Kakivik also views safety as of paramount importance and the company feels proud of its exemplary safety record.

“Safety is a huge part in our industry as well as our company here,” Hylen said. “We have a large emphasis on safety.”

On the basis that a happy work force is a safe and motivated work force, Kakivik sees employee morale as the foundation of its safety program.

“We actually put 25 cents of every billable man hour into a morale account,” Hylen said.

The company uses this account to pay for social events, for example. The company also gives out company attire and recognition awards.

The company’s safety training program emphasizes basic safety awareness, encouraging a mindset that thinks about safety.

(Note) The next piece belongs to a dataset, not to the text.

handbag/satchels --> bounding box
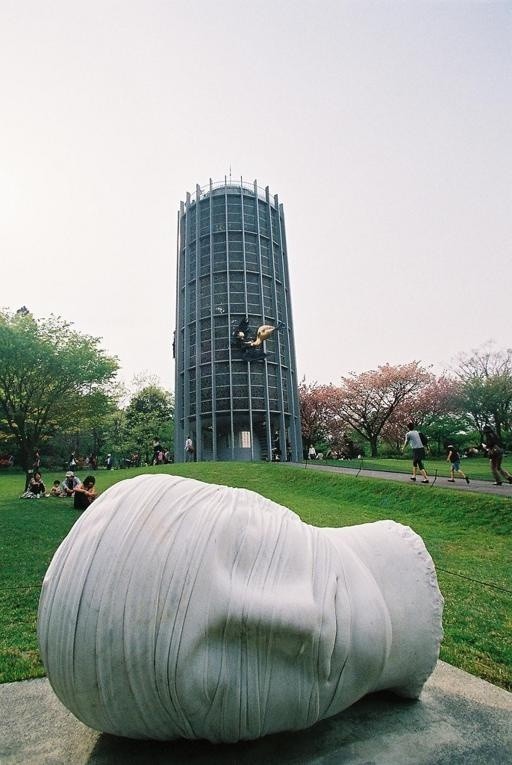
[488,444,503,456]
[418,433,429,445]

“A lot of our programs are behavior-based safety programs ... we want (our employees) to change their thinking about how they do certain things,” Hylen said.

Training

Employee training underpins both the safety and the quality of Kakivik’s services. The company runs its own internal training program and maintains a training account to fund the work-related training that its employees require.

“We have an in-house trainer that coordinates it on a year-round basis — that goes a long way with our work force, because they’re eager to learn more,” Hylen said.

The company also believes in encouraging individuals to obtain multiple certifications.

“Multi-certified inspectors are of more value to a client ... they’re more valuable as an inspector if they can go out and do more than one inspection when they’re out at a job site,” Hylen said.

Kakivik also offers scholarship programs and training opportunities to attract Alaska Native people into the inspection and testing industry. Hylen sees real potential for people to learn skills that lead to full-time jobs — skills that can be applied anywhere in the world. It’s a long-term opportunity for people, he said.

Corporate values

Three core values underlie all of Kakivik’s programs and services: integrity of internal systems and customer assets; innovation in technology and procedures; and quality of results.

These values all depend on an enthusiastic and motivated work force.

“Kakivik is a very optimistic company,” Hylen said. “For a company to grow and move forward and succeed, you’ve got to have that.”

Editor’s note: Alan Bailey owns Badger Productions in Anchorage, Alaska.